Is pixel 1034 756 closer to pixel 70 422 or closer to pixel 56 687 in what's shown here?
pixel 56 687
--
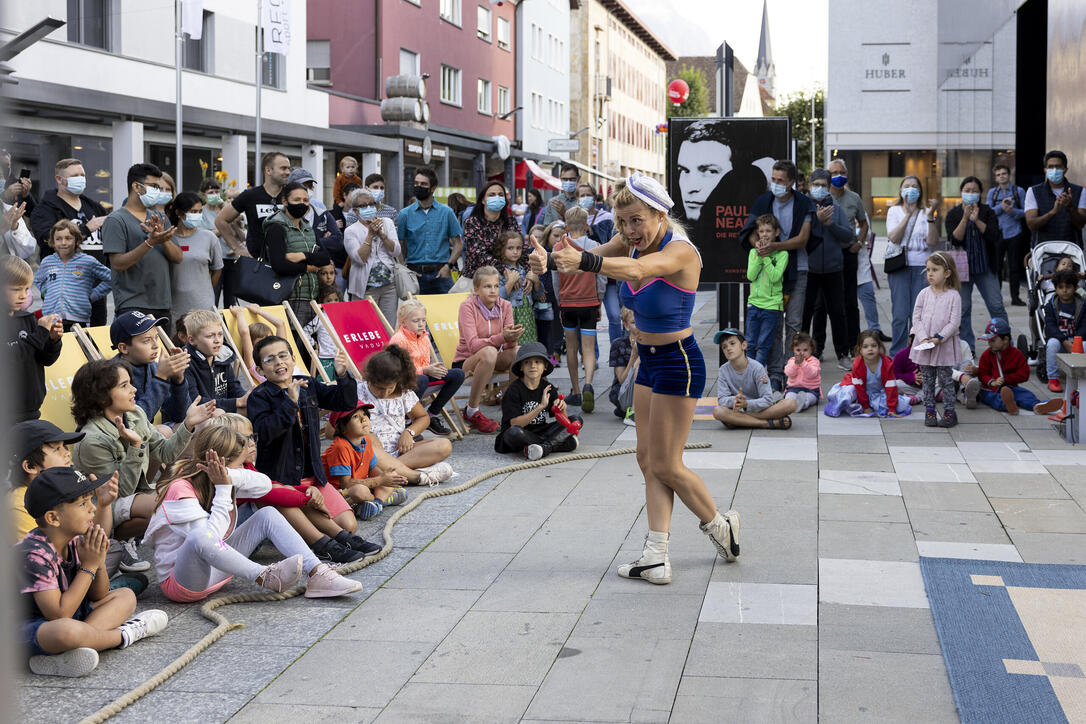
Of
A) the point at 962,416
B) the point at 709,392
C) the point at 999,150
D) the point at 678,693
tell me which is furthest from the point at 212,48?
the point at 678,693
---
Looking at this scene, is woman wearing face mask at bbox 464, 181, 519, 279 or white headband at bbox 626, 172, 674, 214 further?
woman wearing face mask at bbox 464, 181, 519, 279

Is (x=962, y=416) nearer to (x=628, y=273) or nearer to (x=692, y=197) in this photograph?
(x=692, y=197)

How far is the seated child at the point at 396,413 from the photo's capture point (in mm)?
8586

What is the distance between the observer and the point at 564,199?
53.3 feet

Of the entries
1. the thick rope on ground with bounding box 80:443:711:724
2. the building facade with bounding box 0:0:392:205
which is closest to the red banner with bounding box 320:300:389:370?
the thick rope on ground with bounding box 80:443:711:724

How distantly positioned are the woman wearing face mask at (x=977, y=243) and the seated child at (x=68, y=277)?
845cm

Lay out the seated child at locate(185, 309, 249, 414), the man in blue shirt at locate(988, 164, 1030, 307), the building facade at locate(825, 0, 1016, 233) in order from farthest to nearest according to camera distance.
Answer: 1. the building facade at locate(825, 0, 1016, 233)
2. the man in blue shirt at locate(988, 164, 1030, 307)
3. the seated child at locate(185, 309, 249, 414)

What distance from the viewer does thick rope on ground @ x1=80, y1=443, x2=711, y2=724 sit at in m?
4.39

• **THE PROBLEM**
Repeat the records above word for word, from the line containing "How far is the" through the line containing "3. the seated", with both of those lines included.

• **TASK RESPONSE**
How far is the seated child at the point at 396,413 from the photo's capture point (in mm)?
8586

What is the distance between the observer and the point at 564,199?
53.3 feet

Of the entries
1. the thick rope on ground with bounding box 80:443:711:724
2. the building facade with bounding box 0:0:392:205
which is closest to the red banner with bounding box 320:300:389:370?
the thick rope on ground with bounding box 80:443:711:724

How distantly positioned are the woman wearing face mask at (x=977, y=243) and the seated child at (x=68, y=277)?
845cm

Lay out the seated child at locate(185, 309, 249, 414), the man in blue shirt at locate(988, 164, 1030, 307), the building facade at locate(825, 0, 1016, 233) in order from farthest to nearest according to camera distance.
Answer: 1. the building facade at locate(825, 0, 1016, 233)
2. the man in blue shirt at locate(988, 164, 1030, 307)
3. the seated child at locate(185, 309, 249, 414)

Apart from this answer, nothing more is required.